Quote from: WASasquatch on October 07, 2018, 07:57:38 PM
Quote from: bobbystahr on October 07, 2018, 06:51:07 PM
Here's a small test render of where this example leads with a bit of tweaking...thanks again for sharing this Oshyan.

Nice tweaks Bobby, also nice cloud setup.

That's one I got from Bob(chornor) before he passed away and I tweak it often
something borrowed,
something Blue.
Ring out the Old.
Bring in the New
Bobby Stahr, Paracosmologist

Tangled-Universe

If the 'Fractal terrain 01' does not generate colour then the multiply colour will generate zero.
As far as I know a dot product expects a vector as input, but perhaps it also accepts colour, but it's unclear whether there's colour present in that data-connection. I suppose there is, otherwise you would have not done that, but on the other hand...I see things happening in the screenshot which make me unsure of that statement.

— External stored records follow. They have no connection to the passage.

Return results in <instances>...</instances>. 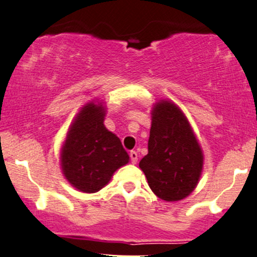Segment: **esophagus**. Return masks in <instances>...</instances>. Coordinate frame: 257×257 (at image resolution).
Instances as JSON below:
<instances>
[{"label": "esophagus", "instance_id": "esophagus-1", "mask_svg": "<svg viewBox=\"0 0 257 257\" xmlns=\"http://www.w3.org/2000/svg\"><path fill=\"white\" fill-rule=\"evenodd\" d=\"M130 157H131L132 164H137V162H138V153L136 151H131L130 152Z\"/></svg>", "mask_w": 257, "mask_h": 257}]
</instances>
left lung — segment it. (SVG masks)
<instances>
[{"instance_id":"left-lung-1","label":"left lung","mask_w":257,"mask_h":257,"mask_svg":"<svg viewBox=\"0 0 257 257\" xmlns=\"http://www.w3.org/2000/svg\"><path fill=\"white\" fill-rule=\"evenodd\" d=\"M204 156L194 130L175 102L152 106L149 153L139 163L149 186L166 202L184 199L197 186Z\"/></svg>"}]
</instances>
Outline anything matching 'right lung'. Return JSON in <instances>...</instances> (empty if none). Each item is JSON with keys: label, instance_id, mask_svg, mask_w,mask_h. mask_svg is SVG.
Returning a JSON list of instances; mask_svg holds the SVG:
<instances>
[{"label": "right lung", "instance_id": "1", "mask_svg": "<svg viewBox=\"0 0 257 257\" xmlns=\"http://www.w3.org/2000/svg\"><path fill=\"white\" fill-rule=\"evenodd\" d=\"M106 106L92 100L80 109L69 126L60 151L62 175L73 188L94 194L113 173L130 161L120 139L105 127Z\"/></svg>", "mask_w": 257, "mask_h": 257}]
</instances>
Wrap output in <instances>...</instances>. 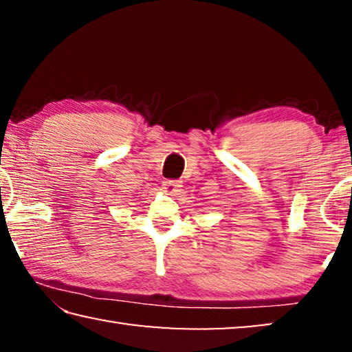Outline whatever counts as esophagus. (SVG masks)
Here are the masks:
<instances>
[{
  "instance_id": "esophagus-1",
  "label": "esophagus",
  "mask_w": 352,
  "mask_h": 352,
  "mask_svg": "<svg viewBox=\"0 0 352 352\" xmlns=\"http://www.w3.org/2000/svg\"><path fill=\"white\" fill-rule=\"evenodd\" d=\"M180 188H182V183L174 182V180H166L162 184V190L164 194H175Z\"/></svg>"
}]
</instances>
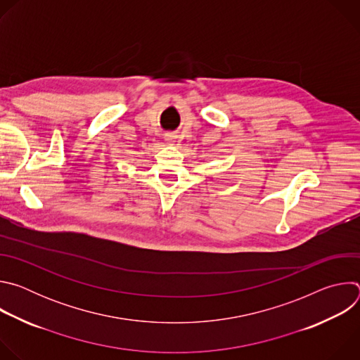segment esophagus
<instances>
[{"mask_svg":"<svg viewBox=\"0 0 360 360\" xmlns=\"http://www.w3.org/2000/svg\"><path fill=\"white\" fill-rule=\"evenodd\" d=\"M165 141H168L169 143H175L176 142V136L174 134H167L165 135Z\"/></svg>","mask_w":360,"mask_h":360,"instance_id":"34e87169","label":"esophagus"}]
</instances>
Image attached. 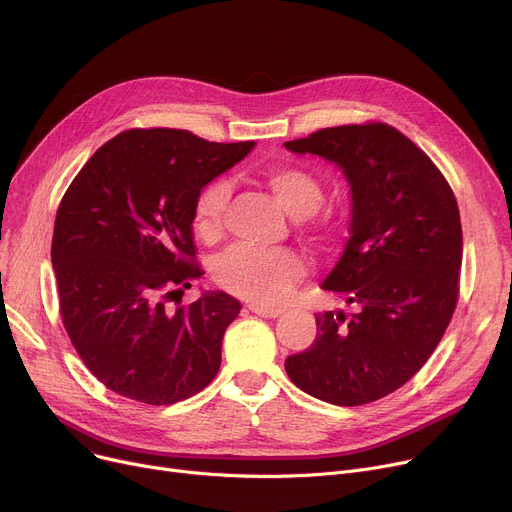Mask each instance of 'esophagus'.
<instances>
[{
    "instance_id": "esophagus-1",
    "label": "esophagus",
    "mask_w": 512,
    "mask_h": 512,
    "mask_svg": "<svg viewBox=\"0 0 512 512\" xmlns=\"http://www.w3.org/2000/svg\"><path fill=\"white\" fill-rule=\"evenodd\" d=\"M249 310L261 318H277L281 314V308H273L265 304H249Z\"/></svg>"
}]
</instances>
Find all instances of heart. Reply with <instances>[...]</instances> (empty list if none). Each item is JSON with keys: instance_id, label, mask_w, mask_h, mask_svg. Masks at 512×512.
Here are the masks:
<instances>
[{"instance_id": "obj_1", "label": "heart", "mask_w": 512, "mask_h": 512, "mask_svg": "<svg viewBox=\"0 0 512 512\" xmlns=\"http://www.w3.org/2000/svg\"><path fill=\"white\" fill-rule=\"evenodd\" d=\"M259 184L291 214L318 243H328L336 231L332 212H320L324 188L318 174L300 164H279L259 174ZM231 188L225 180L206 184L194 202V231L204 243L223 237L225 212ZM304 259L289 249L261 251L253 247H233L212 265L216 283L235 296L255 304H279L294 283L304 275Z\"/></svg>"}]
</instances>
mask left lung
Segmentation results:
<instances>
[{"label": "left lung", "instance_id": "left-lung-1", "mask_svg": "<svg viewBox=\"0 0 512 512\" xmlns=\"http://www.w3.org/2000/svg\"><path fill=\"white\" fill-rule=\"evenodd\" d=\"M289 152L342 168L352 192L350 239L322 289L356 312L316 314L314 342L285 358L296 387L354 407L403 387L440 344L458 304L462 223L437 166L387 123L326 127Z\"/></svg>", "mask_w": 512, "mask_h": 512}]
</instances>
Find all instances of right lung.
Here are the masks:
<instances>
[{
	"mask_svg": "<svg viewBox=\"0 0 512 512\" xmlns=\"http://www.w3.org/2000/svg\"><path fill=\"white\" fill-rule=\"evenodd\" d=\"M253 145L129 129L101 145L64 192L50 253L60 316L85 367L113 393L172 405L221 369L239 300L208 291L188 308L168 304L204 273L192 237L198 192Z\"/></svg>",
	"mask_w": 512,
	"mask_h": 512,
	"instance_id": "add662e5",
	"label": "right lung"
}]
</instances>
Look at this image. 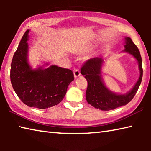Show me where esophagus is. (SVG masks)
<instances>
[{
    "mask_svg": "<svg viewBox=\"0 0 151 151\" xmlns=\"http://www.w3.org/2000/svg\"><path fill=\"white\" fill-rule=\"evenodd\" d=\"M73 73H74V76H75V78H77L78 76H79L81 75V73H80V70L78 69H75L73 71Z\"/></svg>",
    "mask_w": 151,
    "mask_h": 151,
    "instance_id": "obj_1",
    "label": "esophagus"
}]
</instances>
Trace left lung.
Returning <instances> with one entry per match:
<instances>
[{
	"label": "left lung",
	"instance_id": "obj_1",
	"mask_svg": "<svg viewBox=\"0 0 151 151\" xmlns=\"http://www.w3.org/2000/svg\"><path fill=\"white\" fill-rule=\"evenodd\" d=\"M124 52L129 53L136 58L139 63L140 76L131 91L125 94L114 93L106 87L101 76V68L104 60L100 57L91 58L82 66L81 73L88 82L86 99L94 108L102 111H110L126 105L136 94L142 78V58L139 48L129 37H125Z\"/></svg>",
	"mask_w": 151,
	"mask_h": 151
}]
</instances>
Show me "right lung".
Here are the masks:
<instances>
[{
  "label": "right lung",
  "instance_id": "1",
  "mask_svg": "<svg viewBox=\"0 0 151 151\" xmlns=\"http://www.w3.org/2000/svg\"><path fill=\"white\" fill-rule=\"evenodd\" d=\"M29 32V30L25 32L12 57L11 81L22 103L30 107L45 109L62 101L74 75L70 69L56 65L32 69L28 61Z\"/></svg>",
  "mask_w": 151,
  "mask_h": 151
}]
</instances>
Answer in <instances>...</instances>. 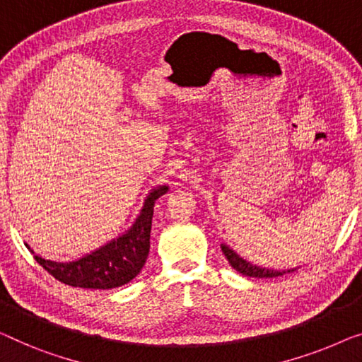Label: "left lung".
<instances>
[{"mask_svg":"<svg viewBox=\"0 0 362 362\" xmlns=\"http://www.w3.org/2000/svg\"><path fill=\"white\" fill-rule=\"evenodd\" d=\"M220 246H222V251H223L225 258L228 259V263L232 264V268L237 269L240 274H243V276H250V277H277V276L286 274V272L296 271V268L282 269V271L269 269V268H261V266H256L253 263H250V261H246L245 258H242V256H240L233 248H230L227 243H222Z\"/></svg>","mask_w":362,"mask_h":362,"instance_id":"left-lung-1","label":"left lung"}]
</instances>
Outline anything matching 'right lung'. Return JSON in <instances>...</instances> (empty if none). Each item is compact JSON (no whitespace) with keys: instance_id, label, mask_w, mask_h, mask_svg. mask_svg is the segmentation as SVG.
<instances>
[{"instance_id":"add662e5","label":"right lung","mask_w":362,"mask_h":362,"mask_svg":"<svg viewBox=\"0 0 362 362\" xmlns=\"http://www.w3.org/2000/svg\"><path fill=\"white\" fill-rule=\"evenodd\" d=\"M168 189V185L153 187L144 199V206L134 223L122 235L78 259L57 263L35 255L28 243L25 246L42 268L66 286L103 291L120 287L132 281L144 268L150 251V230L155 202Z\"/></svg>"}]
</instances>
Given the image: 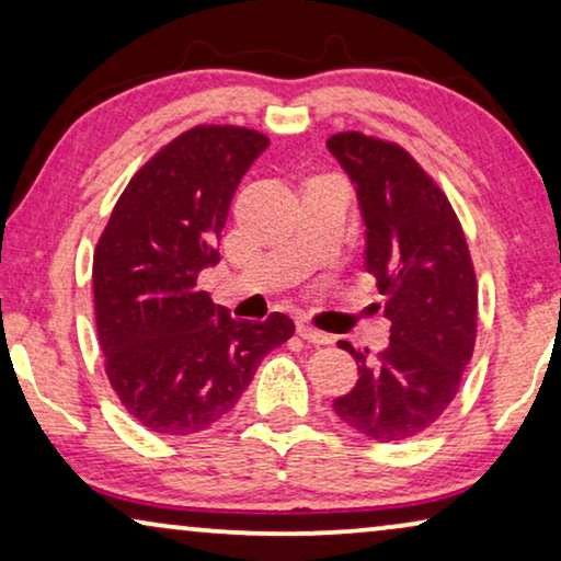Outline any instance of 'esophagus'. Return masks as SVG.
<instances>
[{
	"instance_id": "1",
	"label": "esophagus",
	"mask_w": 561,
	"mask_h": 561,
	"mask_svg": "<svg viewBox=\"0 0 561 561\" xmlns=\"http://www.w3.org/2000/svg\"><path fill=\"white\" fill-rule=\"evenodd\" d=\"M296 334L301 336V340L311 342V344H329V342H332V336H329L327 332H319V329L311 327L309 321H298Z\"/></svg>"
}]
</instances>
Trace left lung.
Masks as SVG:
<instances>
[{"label": "left lung", "mask_w": 561, "mask_h": 561, "mask_svg": "<svg viewBox=\"0 0 561 561\" xmlns=\"http://www.w3.org/2000/svg\"><path fill=\"white\" fill-rule=\"evenodd\" d=\"M357 194L365 267L378 278L388 347L370 355L340 342L357 382L334 413L375 442L411 439L455 401L474 350L478 286L457 214L442 188L398 145L359 133L327 140Z\"/></svg>", "instance_id": "8db88e82"}]
</instances>
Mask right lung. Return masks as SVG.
Here are the masks:
<instances>
[{"label":"right lung","instance_id":"obj_1","mask_svg":"<svg viewBox=\"0 0 561 561\" xmlns=\"http://www.w3.org/2000/svg\"><path fill=\"white\" fill-rule=\"evenodd\" d=\"M267 137L194 127L148 160L114 206L94 252V309L106 375L145 428L183 436L234 409L267 352L294 336L286 313L232 319L198 290L242 175Z\"/></svg>","mask_w":561,"mask_h":561}]
</instances>
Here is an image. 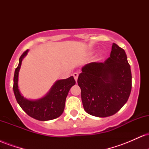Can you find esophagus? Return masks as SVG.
I'll use <instances>...</instances> for the list:
<instances>
[{"label": "esophagus", "instance_id": "esophagus-1", "mask_svg": "<svg viewBox=\"0 0 149 149\" xmlns=\"http://www.w3.org/2000/svg\"><path fill=\"white\" fill-rule=\"evenodd\" d=\"M73 78H74L75 80H76V82L77 83V80H78V73H74L73 74Z\"/></svg>", "mask_w": 149, "mask_h": 149}]
</instances>
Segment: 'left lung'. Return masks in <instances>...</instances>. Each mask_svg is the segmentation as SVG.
Listing matches in <instances>:
<instances>
[{
	"mask_svg": "<svg viewBox=\"0 0 149 149\" xmlns=\"http://www.w3.org/2000/svg\"><path fill=\"white\" fill-rule=\"evenodd\" d=\"M85 111L105 118L117 113L127 102L132 73L123 49L113 43L110 57L104 63L92 62L82 68L78 78Z\"/></svg>",
	"mask_w": 149,
	"mask_h": 149,
	"instance_id": "obj_1",
	"label": "left lung"
}]
</instances>
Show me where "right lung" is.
Returning a JSON list of instances; mask_svg holds the SVG:
<instances>
[{
  "mask_svg": "<svg viewBox=\"0 0 149 149\" xmlns=\"http://www.w3.org/2000/svg\"><path fill=\"white\" fill-rule=\"evenodd\" d=\"M29 49L22 54L19 60L18 66L15 71L13 91L19 105L29 116L40 121H47L59 117L64 112L66 98L70 89L76 84L73 76L66 79L58 80L49 91L42 98L38 100H29L22 96L19 90V72L22 61L26 56Z\"/></svg>",
  "mask_w": 149,
  "mask_h": 149,
  "instance_id": "add662e5",
  "label": "right lung"
}]
</instances>
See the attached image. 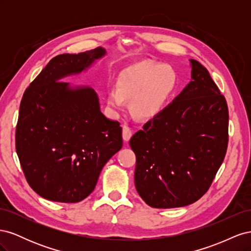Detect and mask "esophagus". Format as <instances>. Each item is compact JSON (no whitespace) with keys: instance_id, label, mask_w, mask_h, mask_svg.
I'll return each mask as SVG.
<instances>
[{"instance_id":"1","label":"esophagus","mask_w":251,"mask_h":251,"mask_svg":"<svg viewBox=\"0 0 251 251\" xmlns=\"http://www.w3.org/2000/svg\"><path fill=\"white\" fill-rule=\"evenodd\" d=\"M132 135H133V131L131 130V128L128 127L127 126H123V138H124V140L126 142H127L128 140L131 139Z\"/></svg>"}]
</instances>
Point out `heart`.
Masks as SVG:
<instances>
[{
    "instance_id": "obj_1",
    "label": "heart",
    "mask_w": 251,
    "mask_h": 251,
    "mask_svg": "<svg viewBox=\"0 0 251 251\" xmlns=\"http://www.w3.org/2000/svg\"><path fill=\"white\" fill-rule=\"evenodd\" d=\"M177 87V74L170 66L136 63L119 73L117 86L109 87L107 104L118 114L131 100L132 111L140 118H153L172 98Z\"/></svg>"
}]
</instances>
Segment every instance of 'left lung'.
Returning <instances> with one entry per match:
<instances>
[{
	"instance_id": "8db88e82",
	"label": "left lung",
	"mask_w": 251,
	"mask_h": 251,
	"mask_svg": "<svg viewBox=\"0 0 251 251\" xmlns=\"http://www.w3.org/2000/svg\"><path fill=\"white\" fill-rule=\"evenodd\" d=\"M192 80L133 135L135 186L151 207H182L207 192L228 143V109L206 68L189 59Z\"/></svg>"
}]
</instances>
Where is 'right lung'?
Segmentation results:
<instances>
[{"label": "right lung", "instance_id": "right-lung-1", "mask_svg": "<svg viewBox=\"0 0 251 251\" xmlns=\"http://www.w3.org/2000/svg\"><path fill=\"white\" fill-rule=\"evenodd\" d=\"M105 54L97 47L55 56L22 98L17 154L29 185L44 199L87 198L104 164L123 148V128L101 113L95 90L60 81L87 72Z\"/></svg>", "mask_w": 251, "mask_h": 251}]
</instances>
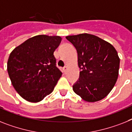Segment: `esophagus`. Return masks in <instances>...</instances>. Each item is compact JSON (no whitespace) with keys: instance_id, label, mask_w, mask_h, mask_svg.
Segmentation results:
<instances>
[{"instance_id":"obj_1","label":"esophagus","mask_w":132,"mask_h":132,"mask_svg":"<svg viewBox=\"0 0 132 132\" xmlns=\"http://www.w3.org/2000/svg\"><path fill=\"white\" fill-rule=\"evenodd\" d=\"M67 66H65V67H64L63 68V70L64 72H65V71H66V70H67Z\"/></svg>"}]
</instances>
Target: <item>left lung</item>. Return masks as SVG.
Listing matches in <instances>:
<instances>
[{
    "instance_id": "left-lung-1",
    "label": "left lung",
    "mask_w": 132,
    "mask_h": 132,
    "mask_svg": "<svg viewBox=\"0 0 132 132\" xmlns=\"http://www.w3.org/2000/svg\"><path fill=\"white\" fill-rule=\"evenodd\" d=\"M78 53L79 78L74 92L87 102L101 101L109 94L119 75L120 59L113 46L94 35L66 37Z\"/></svg>"
}]
</instances>
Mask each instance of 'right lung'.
Here are the masks:
<instances>
[{
  "mask_svg": "<svg viewBox=\"0 0 132 132\" xmlns=\"http://www.w3.org/2000/svg\"><path fill=\"white\" fill-rule=\"evenodd\" d=\"M61 42L58 36L38 35L11 53L7 62L9 76L23 98L38 103L53 92L62 75L53 54Z\"/></svg>",
  "mask_w": 132,
  "mask_h": 132,
  "instance_id": "right-lung-1",
  "label": "right lung"
}]
</instances>
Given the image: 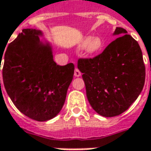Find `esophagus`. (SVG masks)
Returning <instances> with one entry per match:
<instances>
[{"instance_id": "esophagus-1", "label": "esophagus", "mask_w": 151, "mask_h": 151, "mask_svg": "<svg viewBox=\"0 0 151 151\" xmlns=\"http://www.w3.org/2000/svg\"><path fill=\"white\" fill-rule=\"evenodd\" d=\"M74 75H75V76H76V77H79V76H81V71L79 70V69L76 68V69H75V72H74Z\"/></svg>"}]
</instances>
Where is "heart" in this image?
I'll return each instance as SVG.
<instances>
[{
	"mask_svg": "<svg viewBox=\"0 0 151 151\" xmlns=\"http://www.w3.org/2000/svg\"><path fill=\"white\" fill-rule=\"evenodd\" d=\"M79 47L81 49L86 48V52L87 55H93L101 50L102 40L100 37H87L81 41Z\"/></svg>",
	"mask_w": 151,
	"mask_h": 151,
	"instance_id": "b5f03b06",
	"label": "heart"
}]
</instances>
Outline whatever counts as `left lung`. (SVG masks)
Wrapping results in <instances>:
<instances>
[{"label":"left lung","mask_w":151,"mask_h":151,"mask_svg":"<svg viewBox=\"0 0 151 151\" xmlns=\"http://www.w3.org/2000/svg\"><path fill=\"white\" fill-rule=\"evenodd\" d=\"M118 36L101 55L80 59L77 67L82 75L86 96L91 107L103 117L125 112L142 91L145 66L136 40L122 27Z\"/></svg>","instance_id":"obj_1"}]
</instances>
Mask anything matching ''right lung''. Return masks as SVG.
I'll use <instances>...</instances> for the list:
<instances>
[{
  "instance_id": "add662e5",
  "label": "right lung",
  "mask_w": 151,
  "mask_h": 151,
  "mask_svg": "<svg viewBox=\"0 0 151 151\" xmlns=\"http://www.w3.org/2000/svg\"><path fill=\"white\" fill-rule=\"evenodd\" d=\"M43 36L40 30L23 29L3 52L4 57L0 55L9 97L21 113L40 122L60 112L75 70L72 63L64 66L55 63L53 47L49 41L40 40Z\"/></svg>"
}]
</instances>
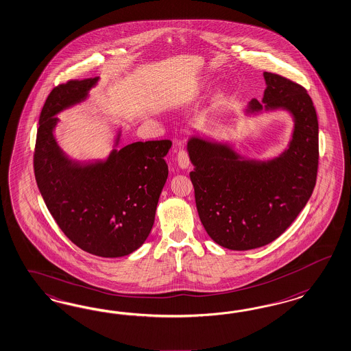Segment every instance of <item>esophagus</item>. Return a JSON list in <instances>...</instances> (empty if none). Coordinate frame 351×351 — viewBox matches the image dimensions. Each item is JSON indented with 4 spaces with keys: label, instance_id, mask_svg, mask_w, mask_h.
Instances as JSON below:
<instances>
[{
    "label": "esophagus",
    "instance_id": "1",
    "mask_svg": "<svg viewBox=\"0 0 351 351\" xmlns=\"http://www.w3.org/2000/svg\"><path fill=\"white\" fill-rule=\"evenodd\" d=\"M177 162H178L180 169H187L190 167L189 154L184 150H180L177 155Z\"/></svg>",
    "mask_w": 351,
    "mask_h": 351
}]
</instances>
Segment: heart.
Returning a JSON list of instances; mask_svg holds the SVG:
<instances>
[{"instance_id":"1","label":"heart","mask_w":351,"mask_h":351,"mask_svg":"<svg viewBox=\"0 0 351 351\" xmlns=\"http://www.w3.org/2000/svg\"><path fill=\"white\" fill-rule=\"evenodd\" d=\"M200 87H197V88L193 90V92H191V95L189 96V97H187V100H192V99H195V97H196V96L200 93Z\"/></svg>"}]
</instances>
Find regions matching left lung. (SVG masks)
Returning <instances> with one entry per match:
<instances>
[{
    "label": "left lung",
    "instance_id": "1",
    "mask_svg": "<svg viewBox=\"0 0 351 351\" xmlns=\"http://www.w3.org/2000/svg\"><path fill=\"white\" fill-rule=\"evenodd\" d=\"M263 100L246 117L285 110L293 121L287 149L276 158L247 159L228 141L191 134L187 152L196 208L211 240L226 249L252 250L287 230L311 199L318 171V119L300 84L265 71Z\"/></svg>",
    "mask_w": 351,
    "mask_h": 351
}]
</instances>
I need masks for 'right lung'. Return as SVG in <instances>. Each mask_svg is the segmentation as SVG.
Returning a JSON list of instances; mask_svg holds the SVG:
<instances>
[{
	"label": "right lung",
	"instance_id": "add662e5",
	"mask_svg": "<svg viewBox=\"0 0 351 351\" xmlns=\"http://www.w3.org/2000/svg\"><path fill=\"white\" fill-rule=\"evenodd\" d=\"M99 80H69L51 90L40 111L34 174L47 209L73 243L92 255L121 258L140 249L150 234L171 142H133L118 149L119 128L105 159L69 156L55 136L56 115L87 100Z\"/></svg>",
	"mask_w": 351,
	"mask_h": 351
}]
</instances>
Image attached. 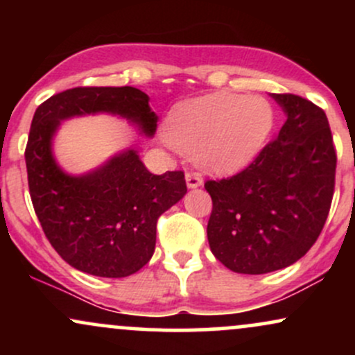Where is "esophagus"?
<instances>
[{
    "mask_svg": "<svg viewBox=\"0 0 355 355\" xmlns=\"http://www.w3.org/2000/svg\"><path fill=\"white\" fill-rule=\"evenodd\" d=\"M185 180H187V187H189V189H198V187L203 185L202 175L197 172H187Z\"/></svg>",
    "mask_w": 355,
    "mask_h": 355,
    "instance_id": "obj_1",
    "label": "esophagus"
}]
</instances>
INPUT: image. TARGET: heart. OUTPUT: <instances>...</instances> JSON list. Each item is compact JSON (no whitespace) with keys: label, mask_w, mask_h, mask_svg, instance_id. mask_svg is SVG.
Wrapping results in <instances>:
<instances>
[{"label":"heart","mask_w":355,"mask_h":355,"mask_svg":"<svg viewBox=\"0 0 355 355\" xmlns=\"http://www.w3.org/2000/svg\"><path fill=\"white\" fill-rule=\"evenodd\" d=\"M275 123L262 96L217 92L177 103L165 121L170 144L214 172H235L259 157Z\"/></svg>","instance_id":"b5f03b06"}]
</instances>
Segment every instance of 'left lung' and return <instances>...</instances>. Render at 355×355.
I'll list each match as a JSON object with an SVG mask.
<instances>
[{
  "label": "left lung",
  "instance_id": "left-lung-1",
  "mask_svg": "<svg viewBox=\"0 0 355 355\" xmlns=\"http://www.w3.org/2000/svg\"><path fill=\"white\" fill-rule=\"evenodd\" d=\"M287 120L237 175L205 182L211 254L237 274H268L297 262L320 235L336 185V148L324 110L272 93Z\"/></svg>",
  "mask_w": 355,
  "mask_h": 355
}]
</instances>
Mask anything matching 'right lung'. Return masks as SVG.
Instances as JSON below:
<instances>
[{
    "label": "right lung",
    "instance_id": "1",
    "mask_svg": "<svg viewBox=\"0 0 355 355\" xmlns=\"http://www.w3.org/2000/svg\"><path fill=\"white\" fill-rule=\"evenodd\" d=\"M148 100L133 87H78L35 112L24 152L31 202L53 248L85 274L121 279L148 263L158 217L187 193L185 175L150 173L137 150L88 173L68 175L53 157V137L63 120L95 113L126 118L152 137L157 115Z\"/></svg>",
    "mask_w": 355,
    "mask_h": 355
}]
</instances>
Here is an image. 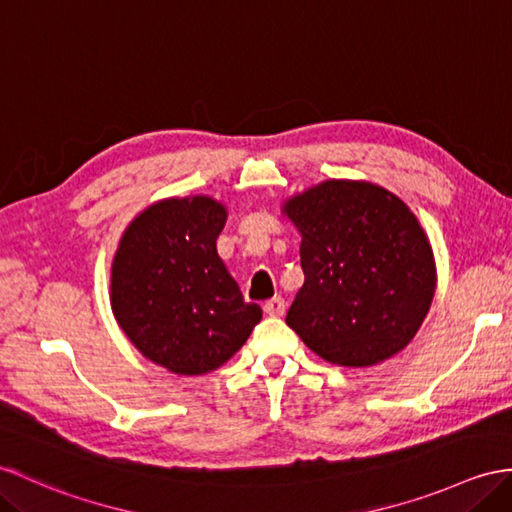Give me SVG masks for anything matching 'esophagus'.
<instances>
[{
	"instance_id": "34e87169",
	"label": "esophagus",
	"mask_w": 512,
	"mask_h": 512,
	"mask_svg": "<svg viewBox=\"0 0 512 512\" xmlns=\"http://www.w3.org/2000/svg\"><path fill=\"white\" fill-rule=\"evenodd\" d=\"M264 312L268 316H283L285 314V301L281 299V296H272L270 301L264 303Z\"/></svg>"
}]
</instances>
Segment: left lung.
I'll return each instance as SVG.
<instances>
[{
  "label": "left lung",
  "mask_w": 512,
  "mask_h": 512,
  "mask_svg": "<svg viewBox=\"0 0 512 512\" xmlns=\"http://www.w3.org/2000/svg\"><path fill=\"white\" fill-rule=\"evenodd\" d=\"M301 233L303 288L285 316L320 358L373 366L417 334L436 290L432 246L388 189L325 181L283 205Z\"/></svg>",
  "instance_id": "8db88e82"
}]
</instances>
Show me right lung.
Here are the masks:
<instances>
[{"instance_id": "obj_1", "label": "right lung", "mask_w": 512, "mask_h": 512, "mask_svg": "<svg viewBox=\"0 0 512 512\" xmlns=\"http://www.w3.org/2000/svg\"><path fill=\"white\" fill-rule=\"evenodd\" d=\"M227 209L209 196L154 202L128 224L111 307L128 340L176 375H202L242 349L261 320L216 251Z\"/></svg>"}]
</instances>
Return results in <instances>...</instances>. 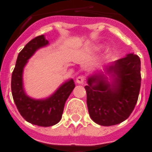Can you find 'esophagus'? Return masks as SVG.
Masks as SVG:
<instances>
[{"instance_id":"1","label":"esophagus","mask_w":152,"mask_h":152,"mask_svg":"<svg viewBox=\"0 0 152 152\" xmlns=\"http://www.w3.org/2000/svg\"><path fill=\"white\" fill-rule=\"evenodd\" d=\"M85 80V76H79L77 78H76V83H80V84H82L83 83Z\"/></svg>"}]
</instances>
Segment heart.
<instances>
[{"label": "heart", "instance_id": "obj_1", "mask_svg": "<svg viewBox=\"0 0 152 152\" xmlns=\"http://www.w3.org/2000/svg\"><path fill=\"white\" fill-rule=\"evenodd\" d=\"M102 49L101 45H94L90 48V51L91 52H97V51H99Z\"/></svg>", "mask_w": 152, "mask_h": 152}]
</instances>
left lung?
<instances>
[{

Then you multiply the vector but it has no input, so there's nothing happening there.
In that case TG passes on the data unmodified, but this may only apply if the main input (left port) has input and the right one does not.

Then, the result of this function is used as a function for displacement, that's by principle fine. It's just a huge question what's going in there.

However, you connected your 'Fractal terrain 01' output into the displacement shader and what happens in this case is that the displacement from the terrain fractal is fed into this connection as well.
So in this side-chain of your network the displacement of the terrain fractal is present and perhaps extra displacement if the blue node network actually does something.

Lastly, you add some base colours (no problem) and feed the whole thing to the distribution shader.
What happens is that by doing this you ADD the 'fractal terrain 01' displacement + result of the blue node network to the already existing terrain, causing the large increased displacement.
The result you're seeing is entirely dependent on
1) whatever is going on that blue node network part
2) the altitude/slope restrictions in your distribution shader, since there's no active masking occuring according to the network.

PabloMack

Thanks to all. I'll have to look at all of this again once I get some time.